The Indian subsidiary of South Korean automaker Hyundai Motor Company (HMC) allocated 42.4 million shares to 225 funds at ₹1,960 per share, the upper limit of its price range.
Prominent investors who took part in the anchor round include the Government of Singapore, New World Fund Inc, Fidelity, ICICI Pru MF, Vanguard, Blackrock, Axis MF, JP Morgan, ADIA, Morgan Stanley, Bofa Securities, and Citigroup, among others.
The allocation comprised 21 domestic mutual funds (MFs), including ICICI Prudential MF, SBI MF, and HDFC MF, which participated through 83 different schemes.
Hyundai IPO details
The piblic issue involves a total offer for sale (OFS) of 14.2 crore shares, which will be sold by the parent company, Hyundai Motor Global. As the IPO consists entirely of an OFS, all proceeds will be directed to the selling shareholder.
Although the complete proceeds from the IPO will benefit the parent company, the management stated that the funds will be allocated towards research and development as well as new innovative initiatives.

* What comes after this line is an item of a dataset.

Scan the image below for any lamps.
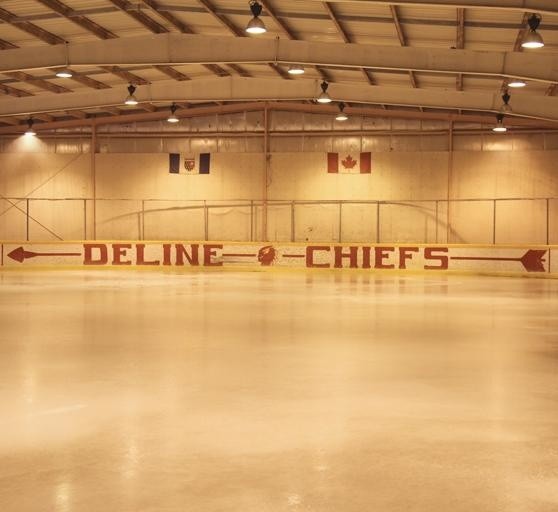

The company has set a price range of ₹1865-1960 per share, with investors able to bid in lots of 7 shares.
Hyundai, India’s second-largest car manufacturer, offers a lineup of 13 passenger vehicles, including sedans, hatchbacks, and SUVs. The company plans to capitalize on its robust local manufacturing capacity to establish itself as Hyundai Motor’s largest production hub in Asia.
Kotak Mahindra Capital, Citigroup Global, HSBC Securities, JP Morgan, and Morgan Stanley are the lead managers overseeing the issue, and KFin Technologies serves as the registrar for the offer.
The company’s net profit for the quarter was ₹1,489.65 crore, up from ₹1,329.19 crore in the same period last year.